Wow - the main site has to be one of the most Opera-hostile pages I've ever seen. Everything flickers as I move the mouse over the text, and the login pops in and out for no apparent reason...
As long as the mouse stays out of the page it displays just fine, though.
The bulk of it was caused by the fact we had an element which was only visible on-hover (a drop-down sign in menu) and within that element was an unclosed <label> tag. Because the label was unclosed, the rest of the page was being trapped in the <label> element which meant the lower half of the page only displayed when the parent element was visible (thus causing the flickering effect as the element was shown/hidden).

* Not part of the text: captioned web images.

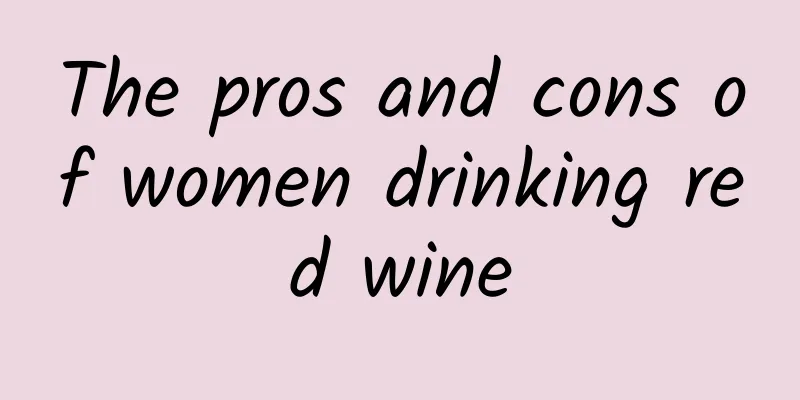 The pros and cons of women drinking red wine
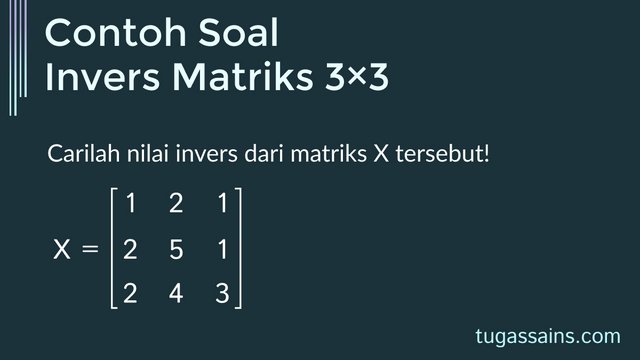 Contoh Soal Invers Matriks 3x3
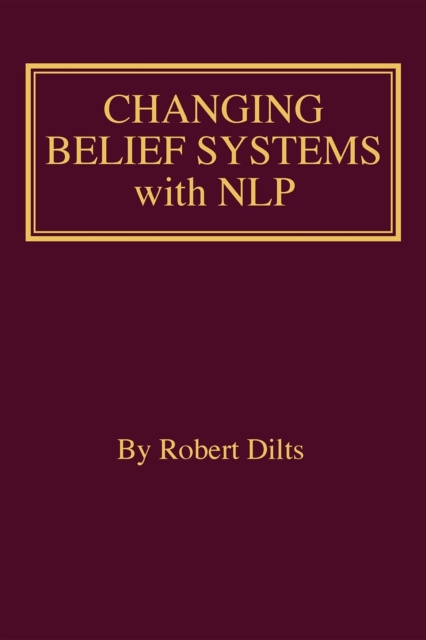 E-book Changing Belief Systems With NLP Robert Brian Dilts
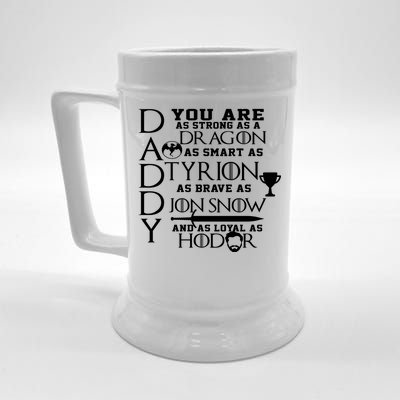 Daddy Strong As A Dragon Loyal As Hodor Beer Stein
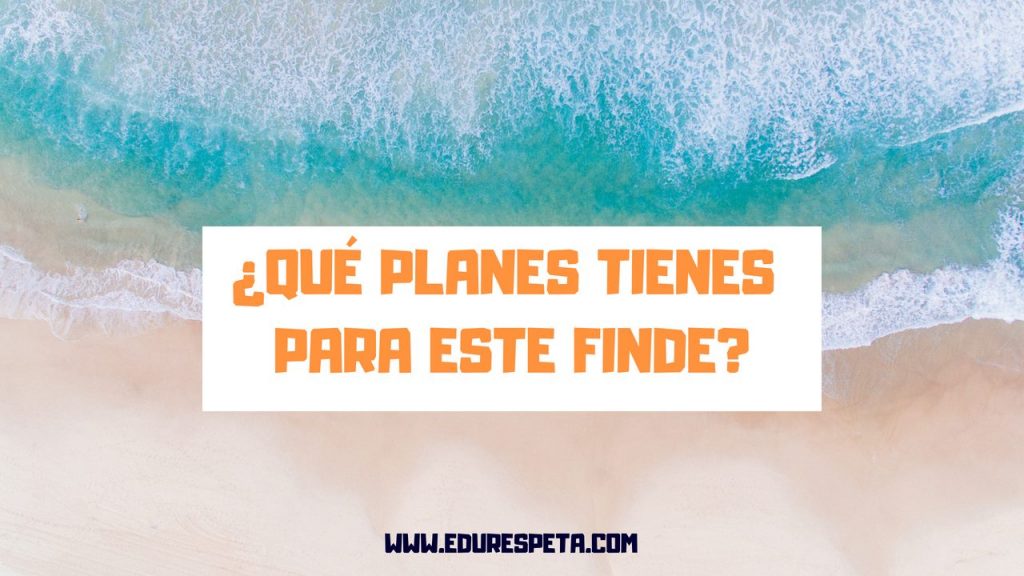 ¿Qué plan tienes para este finde?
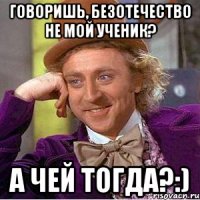 говоришь, безотечество не мой ученик? а чей тогда?:)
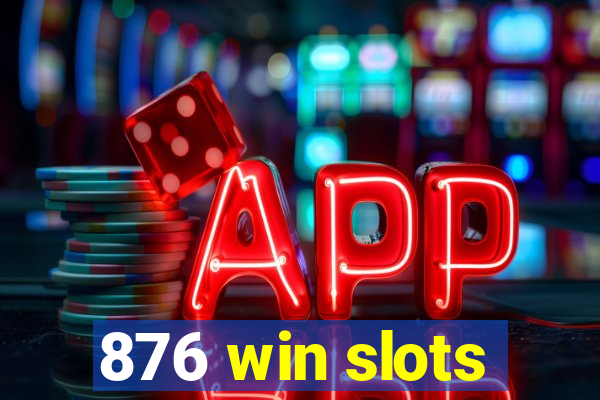 876 win slots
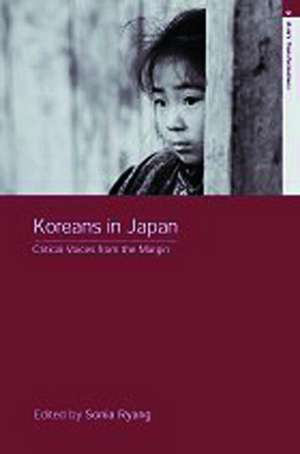 Koreans in Japan: Critical Voices from the Margin de Sonia Ryang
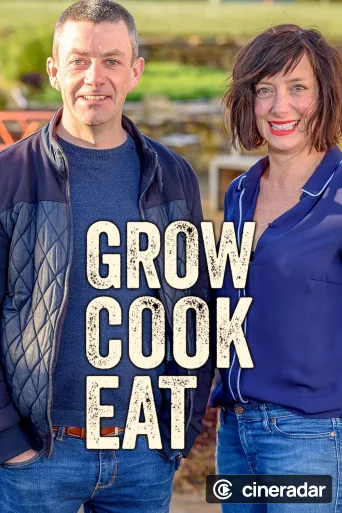 Grow, Cook, Eat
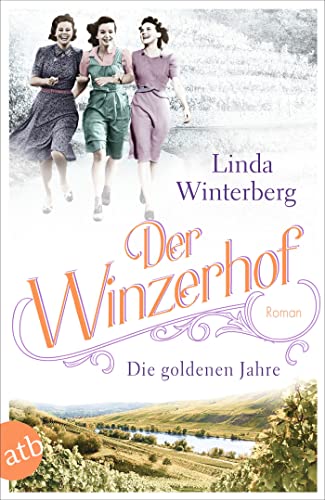 Cover: Winterberg, Linda  -  Winzerhof - Saga 3  -  Der Winzerhof  -  Die goldenen Jahre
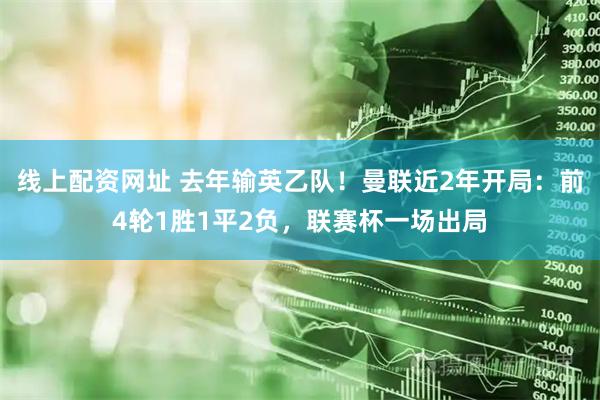 线上配资网址 去年输英乙队！曼联近2年开局：前4轮1胜1平2负，联赛杯一场出局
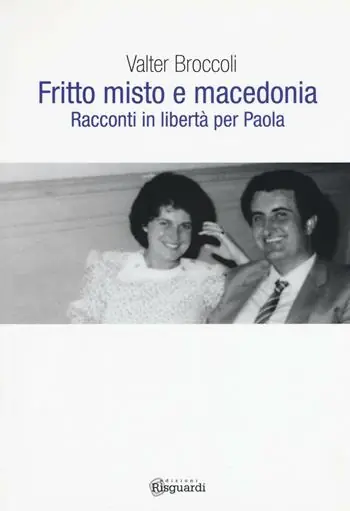 Più Venduto Fritto misto e macedonia. Racconti in libertà per Paola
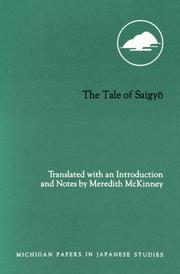 Cover of: The Tale of Saigyo: (Saigyo Monogatari) (Michigan Papers in Japanese Studies)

A lot of the caching we're doing is just plain key/value and so it was easier to just increase our usage of Memcached (we were already using Memcached at the time). If we need to store more complex structures in memory (e.g. lists) then Redis will be high on the list of choices.
Since I wrote this piece, we've been looking in to reworking our notifications and activity feeds so there's a good possibility that we will be looking in to Redis again.

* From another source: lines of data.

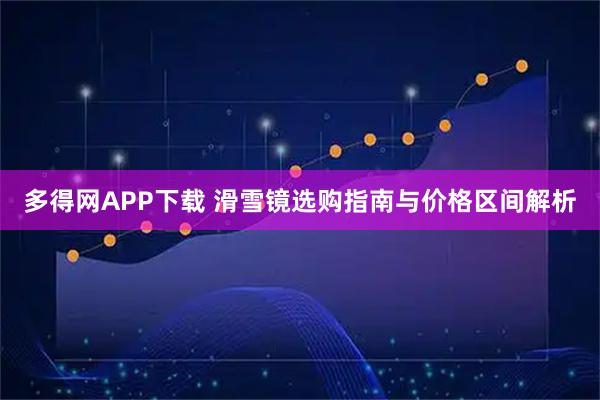 多得网APP下载 滑雪镜选购指南与价格区间解析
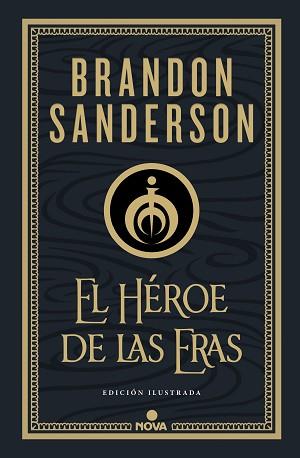 HEROE DE LAS ERAS, EL (NACIDOS DE LA BRUMA-MISTBORN [EDICION ILUSTRADA] 3) | 9788418037290 | SANDERSON, BRANDON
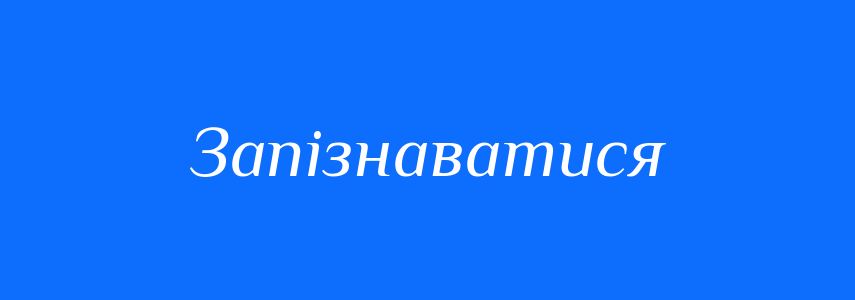 Синоніми до слова Запізнаватися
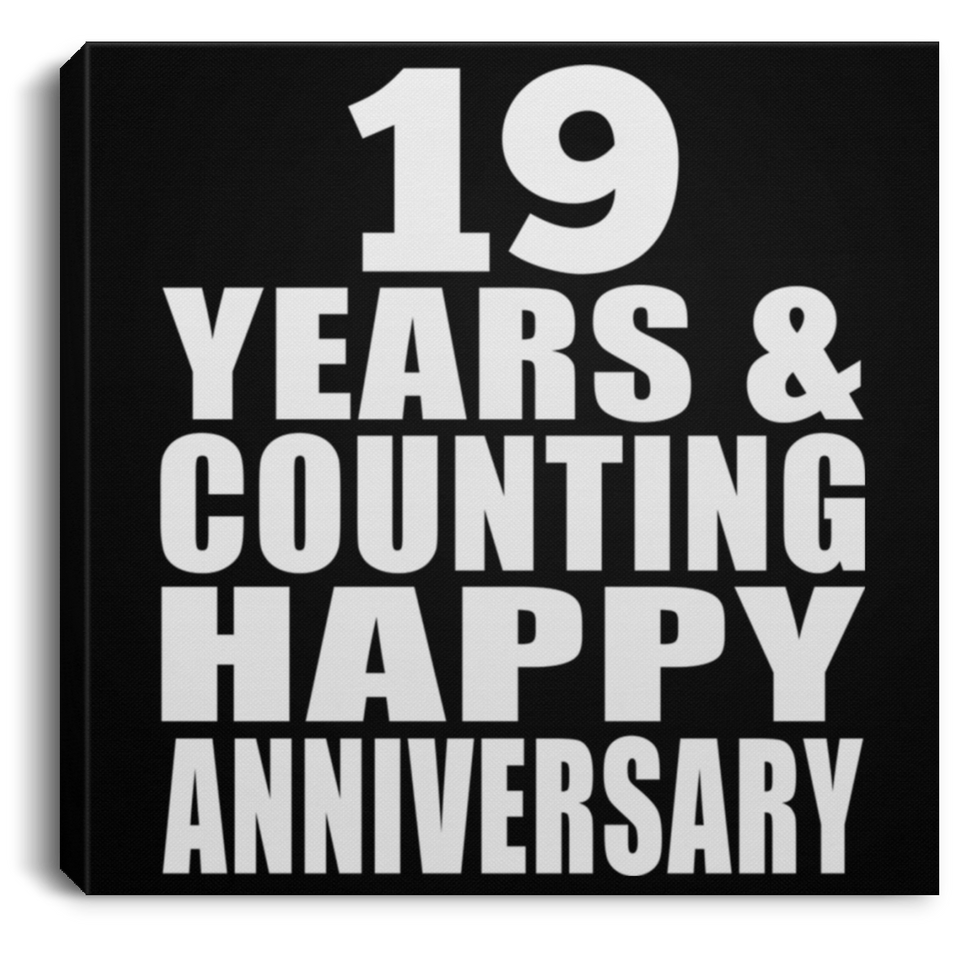 Happy 19th Anniversary 19 Years & Counting - Canvas Square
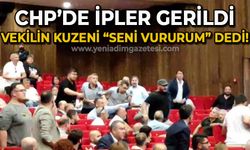 CHP'de ipler gerildi: Milletvekilinin kuzeni "seni vururum" dedi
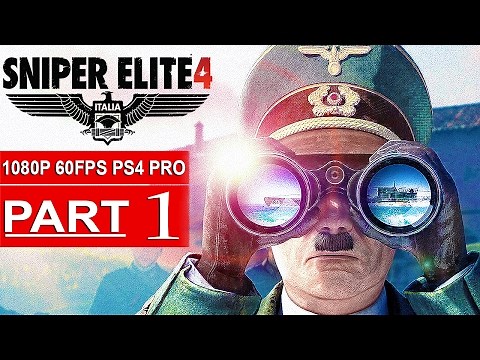 SNIPER ELITE 4 Gameplay Walkthrough Part 1 [1080p HD 60FPS PS4 PRO] - No Commentary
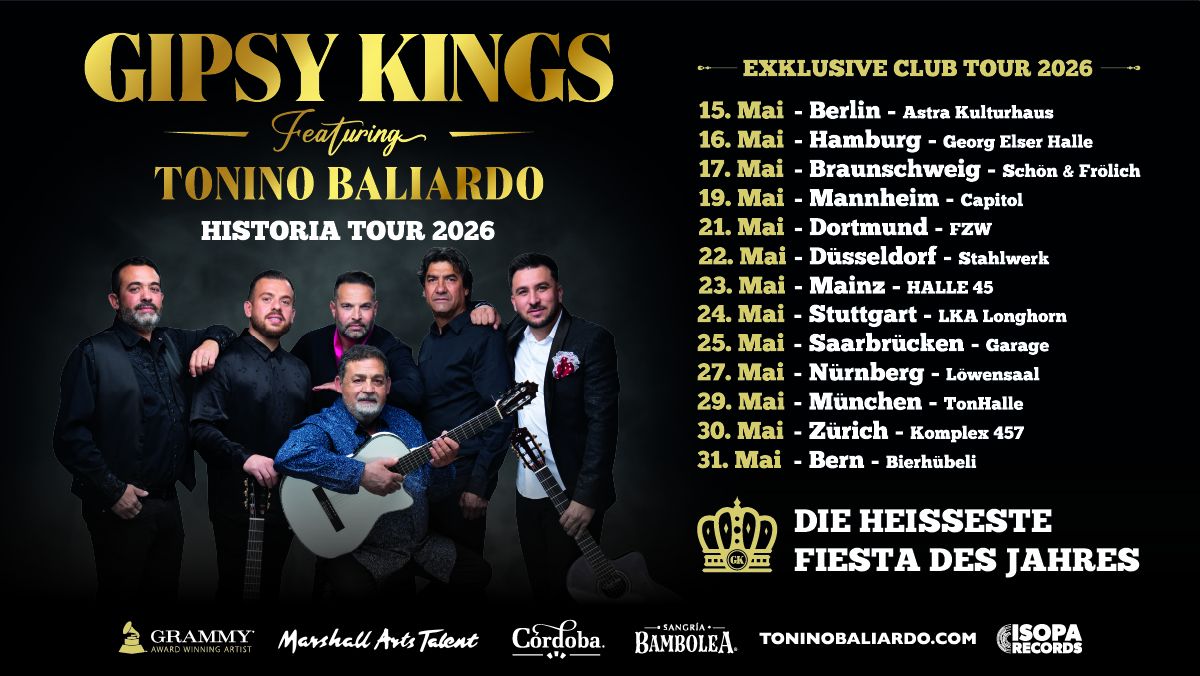 Die größte Fiesta des Jahres - Die Gipsy Kings Live 2026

The main problem that I have with PHP the language is the ugliness and weirdness of the syntax. Something like CoffeeScript for PHP, that compiles to PHP (but with nicer syntax), could help alleviate that.
That would break the biggest advantage of PHP (which granted, is already fading), which is the ability to immediately and effortlessly deploy scripts to basically any web host in the universe.
Yeah, unfortunately we were using an early open-source project to handle the real-time aspect of Prompt and when we needed to upgrade socket.io (one of the project's dependencies) to support the newer Web Socket protocol, it broke the app.